Die amerikanische Notenbank Federal Reserve (Fed) hat Mittwochabend mitteleuropäischer Zeit bekannt gegeben, den Leitzins unverändert in der Spanne von 3,50 bis 3,75 Prozent zu belassen. Die Entscheidung war im Vorfeld des Treffen des sogenannten Offenmarkt-Ausschusses, dem Fed-Gremium, das über den Leitzins entscheidet, so erwartet worden.
Interessant an der Entscheidung ist vor allem, wie einig sich die zwölf Mitglieder des Gremiums bezüglich der Entscheidung sind. Seit im August Stephan Miran, ökonomischer Berater der Regierung von US-Präsident Donald Trump, Teil des Kommitees wurde, setzt er sich für niedrigere Zinsen ein.
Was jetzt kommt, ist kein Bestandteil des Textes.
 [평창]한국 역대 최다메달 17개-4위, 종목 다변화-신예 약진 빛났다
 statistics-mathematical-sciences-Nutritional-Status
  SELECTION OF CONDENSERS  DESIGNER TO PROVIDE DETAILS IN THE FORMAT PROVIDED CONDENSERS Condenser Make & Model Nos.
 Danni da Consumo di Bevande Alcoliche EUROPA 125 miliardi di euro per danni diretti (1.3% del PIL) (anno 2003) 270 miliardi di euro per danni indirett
So auch diesmal: Er wollte eine Senkung um 25 Basispunkte, ebenso wie Christopher Waller, der als Nachfolger des im Mai als Chef abtretenden Jerome Powell gehandelt wird.
Beim Treffen im Dezember, als die Fed eine Senkung um 25 Basispunkte in die aktuell geltende Spanne beschlossen hatte, gab es sogar drei abweichende Stimmen. Zwei Mitglieder, Austan Goolsbee and Jeffrey Schmid, hatten sich gegen eine Senkung ausgesprochen. Der Trump-Vertraute Stephan Miran hatte dagegen für einen deutlicheren Zinsschritt nach unten votiert.
Trump selbst fordert öffentlich immer wieder niedrigere Zinsen und übt Druck auf die Zentralbank aus. Mitte Januar hatte für Aufsehen gesorgt, dass das Justizministerium eine Untersuchung gegen Fed-Chef Jerome Powell wegen angeblicher Falschaussagen im Zusammenhang mit Baukosten für ein Fed-Gebäude angedroht hat. Powell sieht das Manöver als politisch motiviert.